======== PAGE EXTRACT ========

Utah’s legislature boosts education across the board

February 27, 2007

Gifted with a surplus of funds due to a good economy, the Utah legislature hiked education spending in almost every category, providing pay increases for teachers, more teachers, more schools, more books, more computers — adding more than $450 million, raising the total state education check to $2.6 billion for elementary and secondary schools.

Much of the increases will be consumed by rising enrollments.

Through much of the 20th century Utah led the nation in educational attainment, but fell in state rankings as population growth accelerated especially through the 1980s and 1990s. The Salt Lake Tribune’s story sardonically noted:

The budget package increases per-pupil spending by more than 8 percent. But because other states may also boost school funds this year, fiscal analysts can’t yet say whether the new money will move Utah out of last place in the nation in money spent per student.

======== EXCERPTED RECORDS ========

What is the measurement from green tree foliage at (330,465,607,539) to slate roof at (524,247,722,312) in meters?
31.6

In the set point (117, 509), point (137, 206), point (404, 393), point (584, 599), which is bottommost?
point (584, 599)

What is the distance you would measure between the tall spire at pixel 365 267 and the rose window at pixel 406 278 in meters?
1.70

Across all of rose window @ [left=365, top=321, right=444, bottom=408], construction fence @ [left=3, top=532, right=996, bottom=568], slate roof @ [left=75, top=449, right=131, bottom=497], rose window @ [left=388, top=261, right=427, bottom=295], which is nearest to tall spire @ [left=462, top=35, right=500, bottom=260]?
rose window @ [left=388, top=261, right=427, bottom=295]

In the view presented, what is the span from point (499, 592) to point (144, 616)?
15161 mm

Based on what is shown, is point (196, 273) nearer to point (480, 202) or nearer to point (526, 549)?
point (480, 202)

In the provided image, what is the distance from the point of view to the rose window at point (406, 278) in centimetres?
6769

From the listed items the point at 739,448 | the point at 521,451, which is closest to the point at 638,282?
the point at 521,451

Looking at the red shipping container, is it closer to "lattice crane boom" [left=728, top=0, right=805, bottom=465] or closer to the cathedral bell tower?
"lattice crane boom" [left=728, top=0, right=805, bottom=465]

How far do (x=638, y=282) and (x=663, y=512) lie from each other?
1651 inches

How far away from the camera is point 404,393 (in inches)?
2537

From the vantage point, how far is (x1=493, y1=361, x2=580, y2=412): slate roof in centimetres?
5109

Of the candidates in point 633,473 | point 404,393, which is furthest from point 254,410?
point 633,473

========

**EXERCISE PROMPT**
Write the next part of the article on Utah's 2007 education budget, starting right after its last sentence.

**WRITTEN REPLY**
Classroom size reduction is excluded from the increases, because the legislature thinks earlier appropriations for that purpose were misused, according to the Associated Press story in the Casper (Wyoming) Star-Tribune:

The extra $450 million will have little effect on reducing classroom size, however, because even as Utah hires more teachers, every year brings more students.

Lawmakers said they were withholding money for reducing classroom sizes until legislative auditors can investigate reports that districts misappropriated some of the $800 million dedicated for that purpose since 1992.

Every teacher and librarian should get a $2,500 pay raise and a $1,000, one-time “thank-you” bonus. Starting pay for teachers in Utah averages barely over $26,000 now.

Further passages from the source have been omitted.